Note that of all the line pilots who gave evidence about the briefings, not a single one made any reference to any discussion about how one was supposed to get from the final waypoint to overhead the NDB. The reason, I suggest, was because there was no such discussion, because the issue never arose, because the intended final waypoint and the NDB were one and the same thing.

This accident makes far more sense if Mahon’s conspiracy theories re the waypoint are disregarded. If you do that, and accept that Capt.Wilson believed that the nav track went directly to McMurdo Station, then that’s what he would have said. He certainly would not have said anything inconsistent with that belief. Having just completed an Antartic flight two days before, Capt. Wilson runs off some copies of the flightplan to bring to the briefing, believing that the waypoints on the flightplan represent a nav track direct to McMurdo Sound, over Erebus. He is wrong (hence my earlier reference to him being hammered wherever he said the nav track went). Given Capt. Wilson’s mistake, those photocopies would have been presented to the pilots as “the nav track for your flight”. Capt. Wilson would not have been concerned if he saw the coordinates being noted down, or if one of the photocopies was not returned, because to Capt. Wilson, the flightplan was accurate.

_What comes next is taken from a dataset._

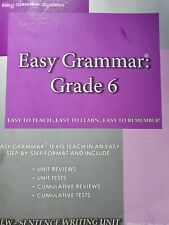 Eqsy Grammer: Grade 6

One might ask how Capt. Wilson could have still believed that the nav track was direct to McMurdo Station, over Erebus, when he had just been on an Antartic flight. Assuming he was standing in the cockpit during the final leg to McMurdo, he would have been aware of when the aircraft was in nav mode and he would have noticed that Erebus was left of track. Unfortunately, the flight that Capt. Wilson was on did not go down McMurdo Sound. Instead, it diverted to the alternative route.

Will say something about Capt. S. and others after ploughing through McFarlane’s awful book again. (Am assuming that this is Desert Dingo’s source, rather than the actual transcript.)